Touslesbudgets : Qu’est-ce que l’obsolescence programmée ? Quand est apparu ce terme ?

Erwann Fangeat :Au sens de l’étude de l’Ademe sur la durée de vie des équipements électriques et électroniques (2012), la notion d’ « obsolescence programmée » dénonce un stratagème par lequel un industriel limiterait sciemment la durée de vie d’un bien. Ce terme est apparu il y a quatre ans suite à un documentaire diffusé par Arte intitulé « Prêt à jeter ».

TLB : Pouvez-vous me présenter ce que la loi sur l’obsolescence programmée a changé ?

E.F. : Il s’agit d’un amendement à la loi sur la transition énergétique. En premier lieu, cela permet de définir clairement ce qu’est l’obsolescence programmée et de faire en sorte qu’elle soit reconnue comme un délit dans le cadre juridique avec une peine allant jusqu’à deux ans d’emprisonnement et 300 000 euros d’amende. C’est un sujet largement débattu par tous il était donc important de le définir.

TLB : Existe-t-il des exemples prouvés d’obsolescence programmée ?

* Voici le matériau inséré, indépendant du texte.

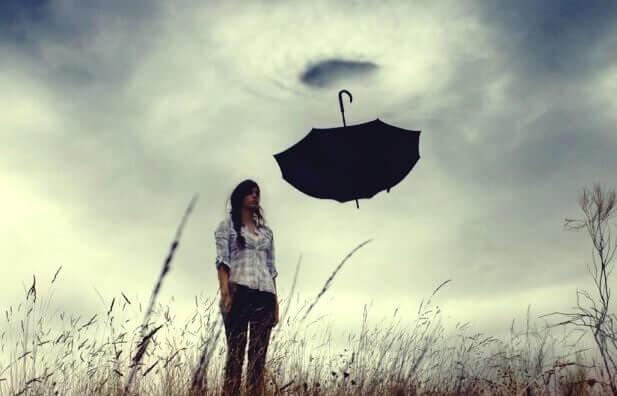 kvinne med emosjonelle kvaler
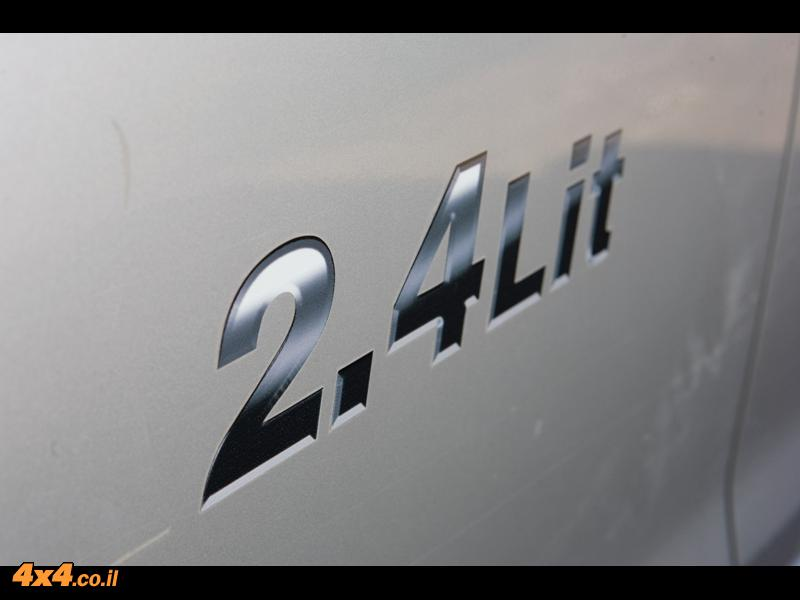 סוזוקי גראנד-ויטארה 2.4  ליטר Suzuki Grand Vitara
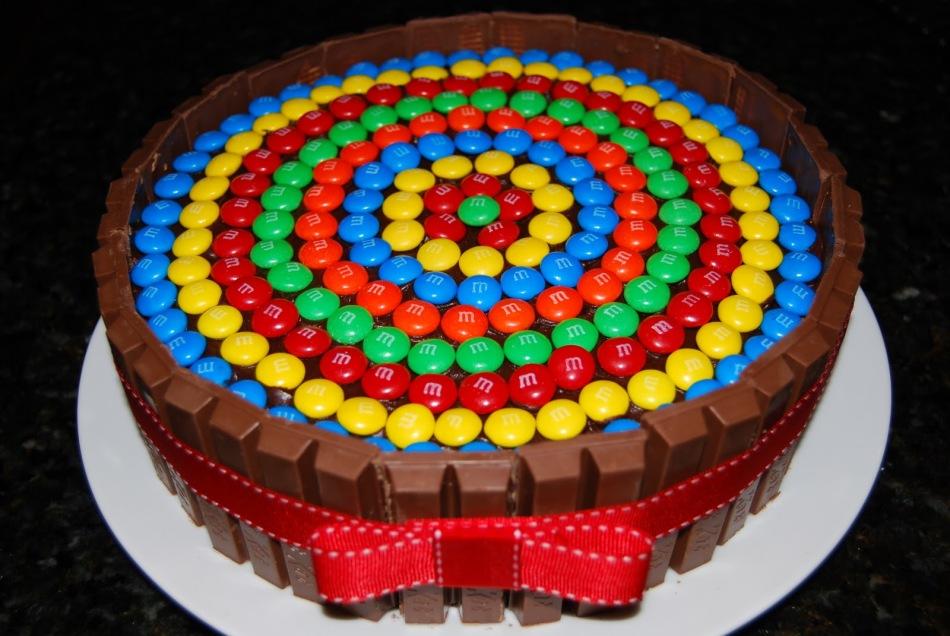 shokoladnii-tort-s-mampms Украшение торта своими руками в домашних условиях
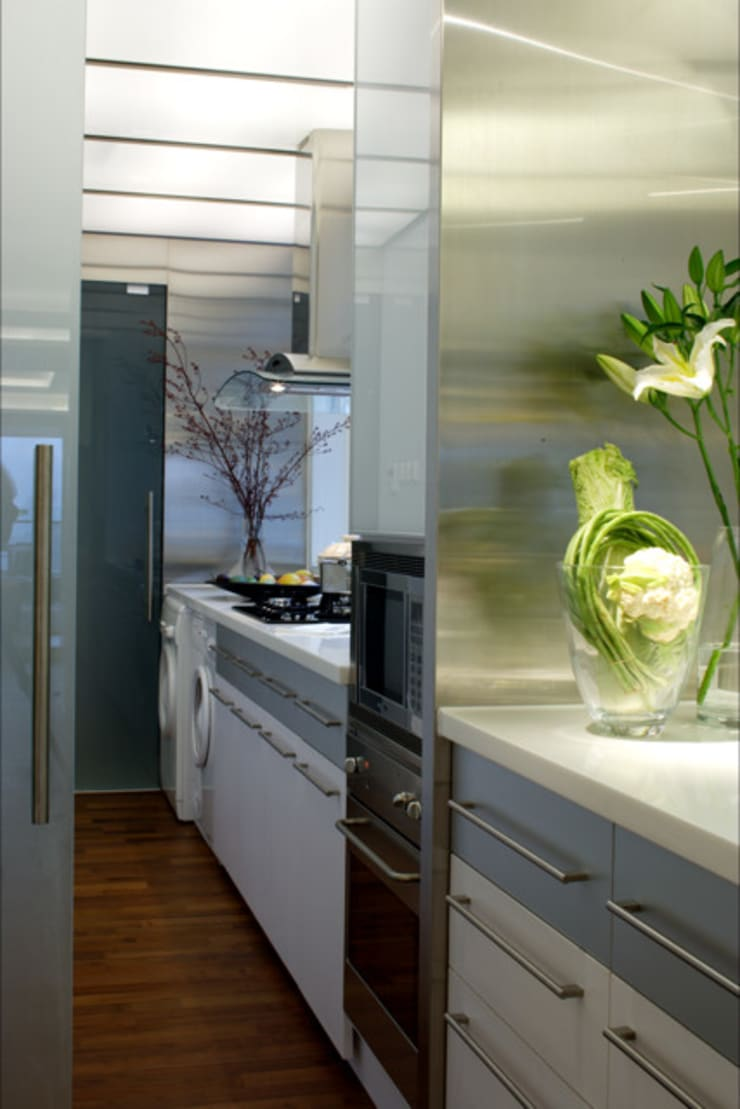 evergreen villa:  Kitchen by wayne corp
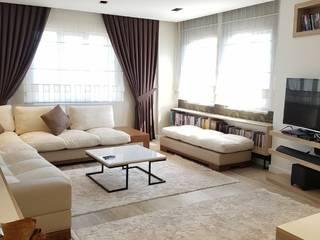 Lia Mimarlık İçmimarlık – Bülent Özkan Evi: modern tarz Oturma Odası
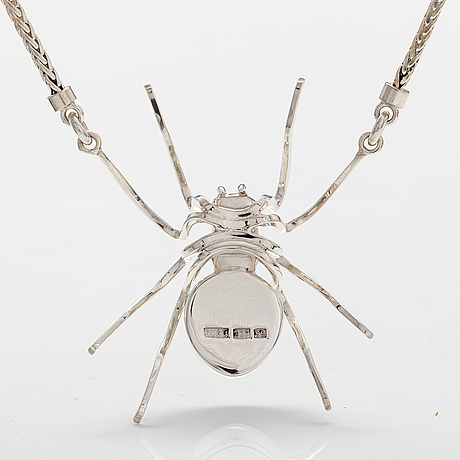 """A sterling silver necklace """"spider"""" with dichroich glass. ru runeberg 2019."""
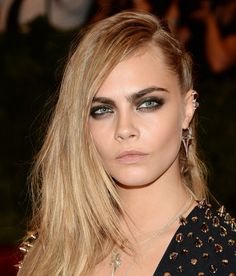 Cara Delevingne Met Gala 2013 10 celebs who pulled off the Met Balls punk theme—and brought us some fresh new beauty inspiration! Rock Hairstyles, Celebrity Hairstyles, Short Curly Hair, Short Hair Styles, Cara Delevingne Hair, Punk Rock Hair, Celebrity Beauty, How To Make Hair, Beauty Secrets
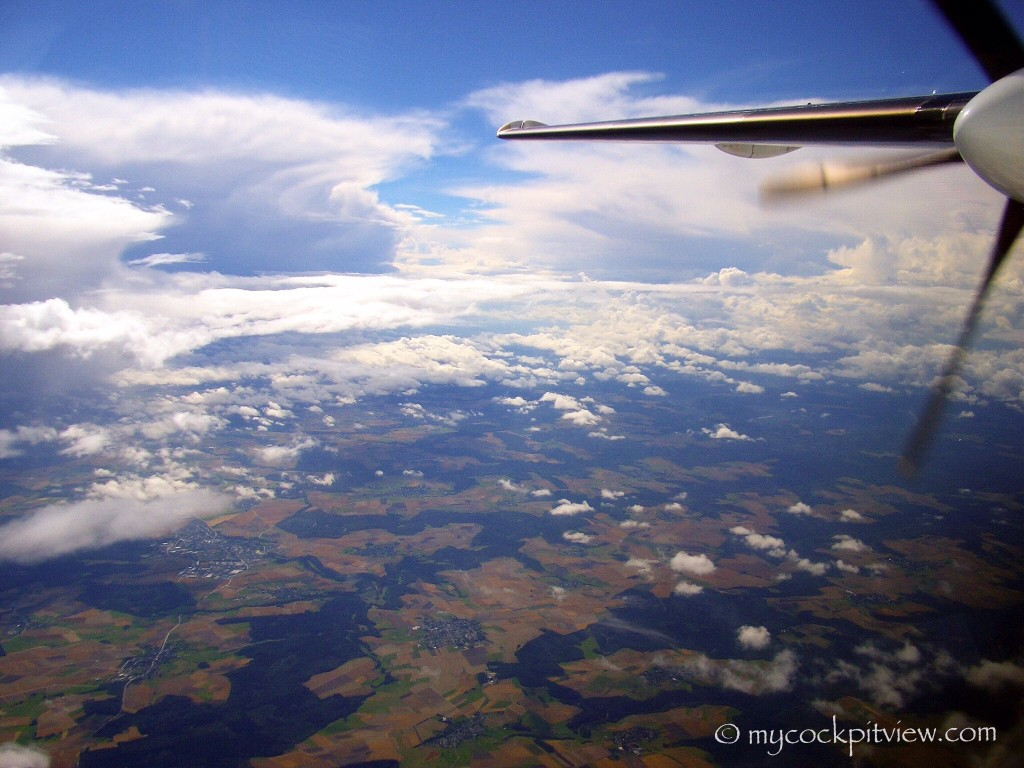 Mycockpitview. Cumulonimbus clouds as seen from the right seat of a Fokker 50
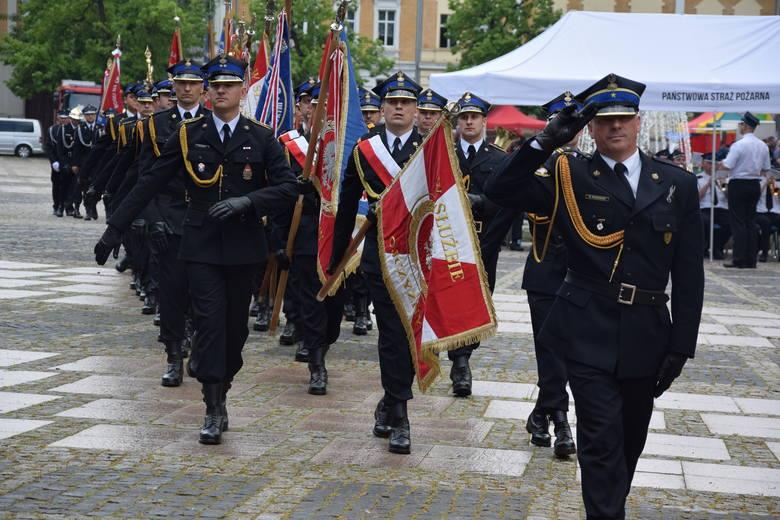 GORZÓW WLKP. Strażacy mieli swoje święto. Dostawali medale, odznaczenia, dyplomy i awanse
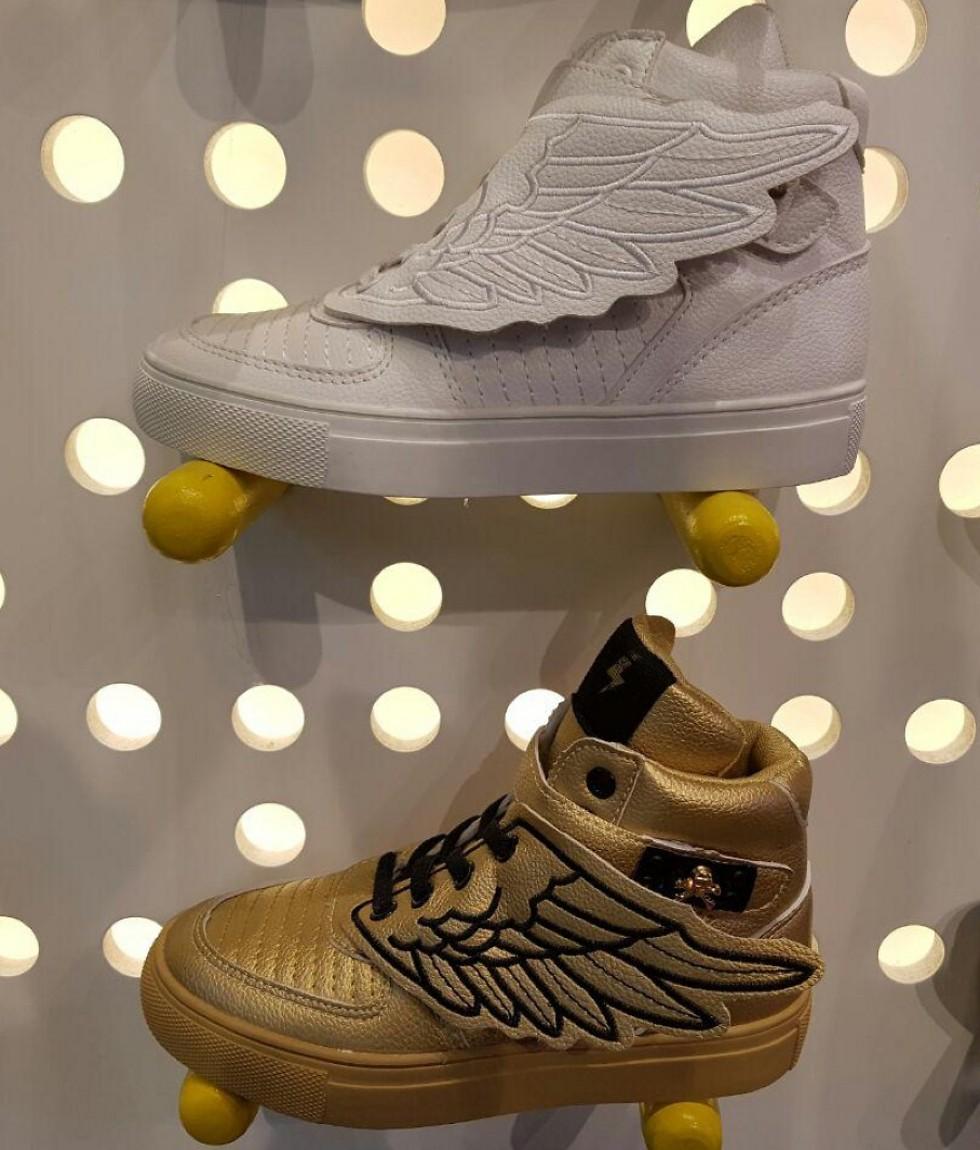 נעליים מכונפות. 189.90 שקל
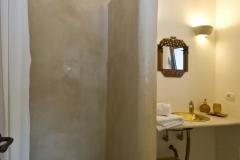 Bagno-con-doccia-Suite-Villa-Fico-A.R.-FILEminimizer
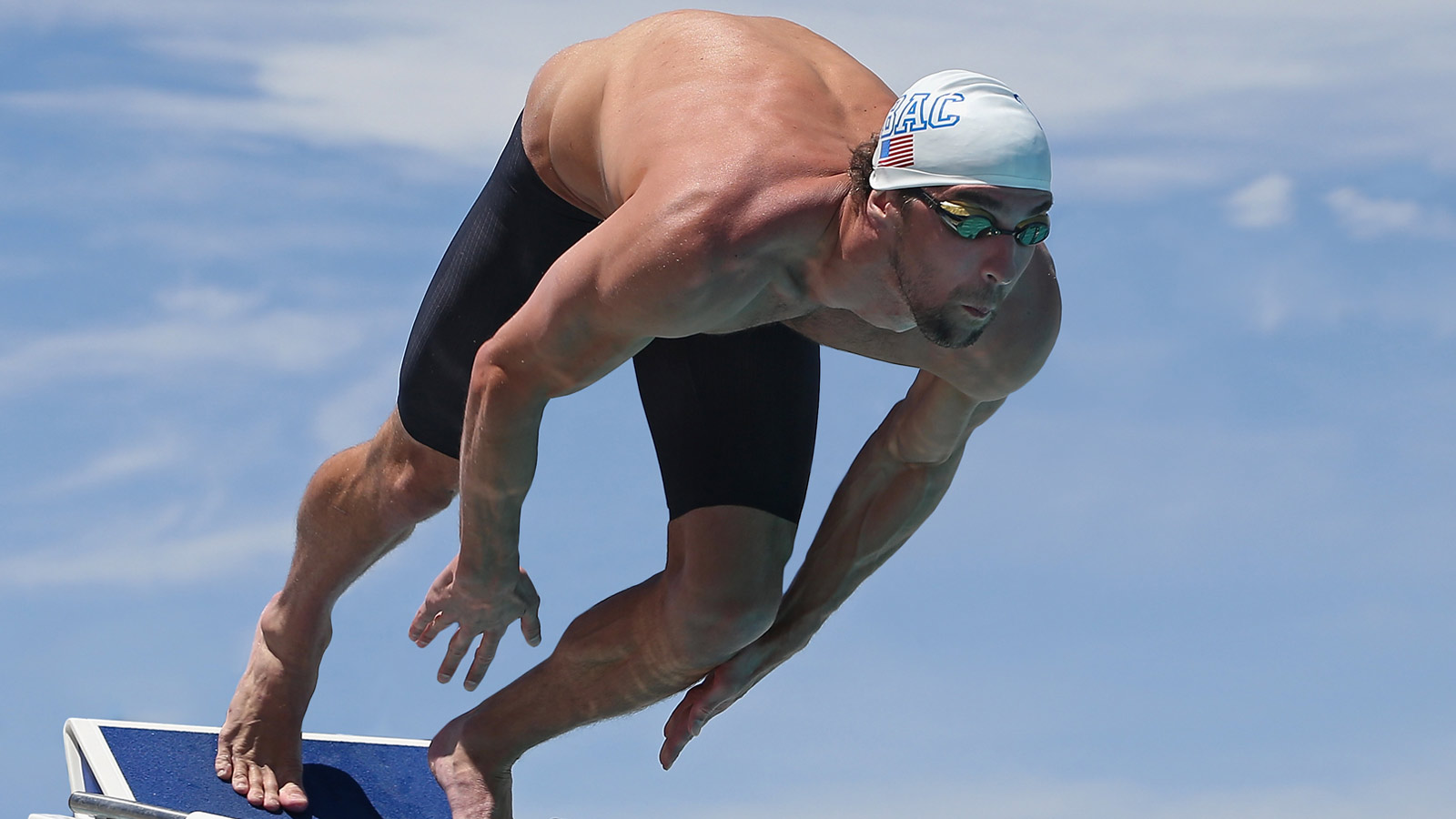 Michael Phelps dives in at Rio 2016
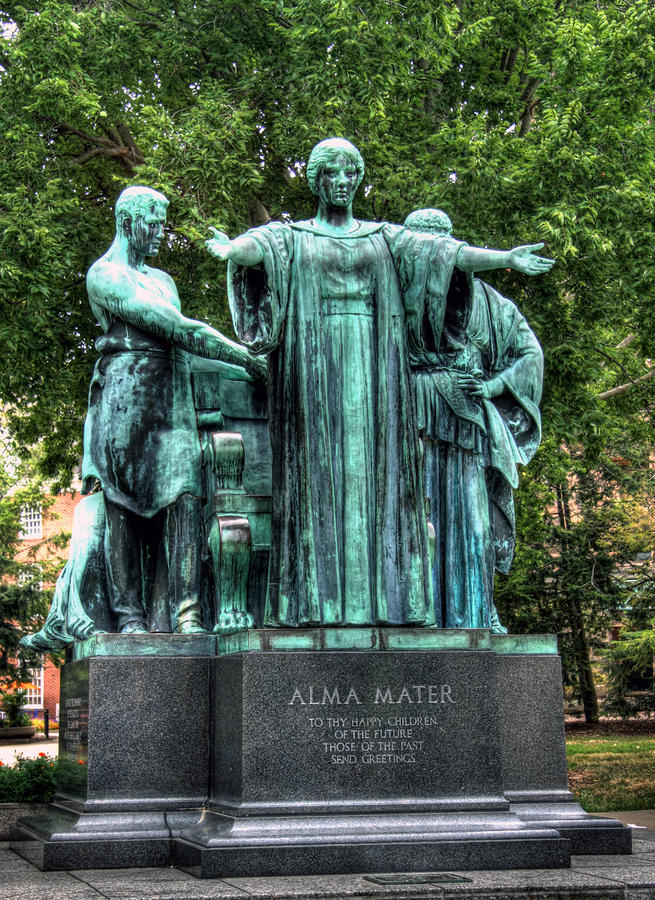 The Alma Mater Statue at University of Illinois Takes a ...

E.F. : Il n’existe aucun exemple concret d’obsolescence programmée car il est difficile à prouver qu’une industrie a limité sciemment la durée de vie d’un produit. Il y a un problème de qualité ou de probabilité mais pas forcément d’obsolescence programmée. Les équipements peuvent tomber en panne sans que cela soit anticipé par les constructeurs. L’Ademe a réalisé une étude économique dans laquelle on constate que les entreprises qui sont dans un contexte de concurrence n’ont pas d’intérêt à faire de l’obsolescence programmée car ils perdraient leurs clients. C’est plus un problème de qualité des produits.

TLB : Serait-ce, alors, un problème de perception du consommateur ?

E.F. : Une autre de nos études porte sur l’audiovisuel. On a constaté que la perception du consommateur, sur la durée de vie des objets est fausse. La durée de vie d’une télévision est de douze ans en moyenne, tandis que les consommateurs pensent qu’elle est de dix ans maximum. On constate une méfiance vis-à-vis des constructeurs, alimentée par les médias. C’est plus un problème de perception.

TLB : Quels sont les produits les plus touchés par cette question ?

E.F. : En trente ans, la durée de vie des produits dans l’électroménager à raccourci d’environ un an, selon une étude du Gifam. Mais parallèlement, les produits sont plus utilisés et plus économiques. On constate un réel progrès technique et environnemental.

TLB : Est-ce intentionnel de la part des constructeurs ou est-ce que cela peut venir du consommateur qui est à la recherche du produit le moins cher possible ?

E.F. : C’est possible, mais ce qui serait d’avantage critiquable ce serait le fait qu’une fois sur deux, en cas de panne le consommateur ne tente pas de réparer son matériel.

TLB : Qu’est-ce que l’obsolescence marketing ? Existe-t-il d’autres formes d’obsolescence ?

E.F. : L’obsolescence marketing concerne surtout les produits high-tech, c’est une problématique qui est liée au désir des consommateurs et aux industriels qui rendent les produits obsolètes trop rapidement. Dans la téléphonie, par exemple les Français changent tous les 18 mois alors qu’un téléphone peut durer 6 ou 7 ans.
Dans les autres obsolescences qui existent, il y a le changement technologique, le passage à la TNT qui a nécessité, pour certains, un changement de télévision. Et l’obsolescence classique, quand les produits arrivent en fin de vie.

TLB : Quelles pourraient être les pistes à creuser pour lutter contre la courte durée de vie d’un produit ?

E.F. : L’une des recommandations faite au gouvernement consiste à indiquer sur le produit sa durée de vie moyenne. Car sans cette information, le consommateur choisira le produit le moins cher, un phénomène qui entraine une baisse de la qualité. Parmi les pistes à creuser, on peut parler du développement de la réparation, comme par exemple le Repair café.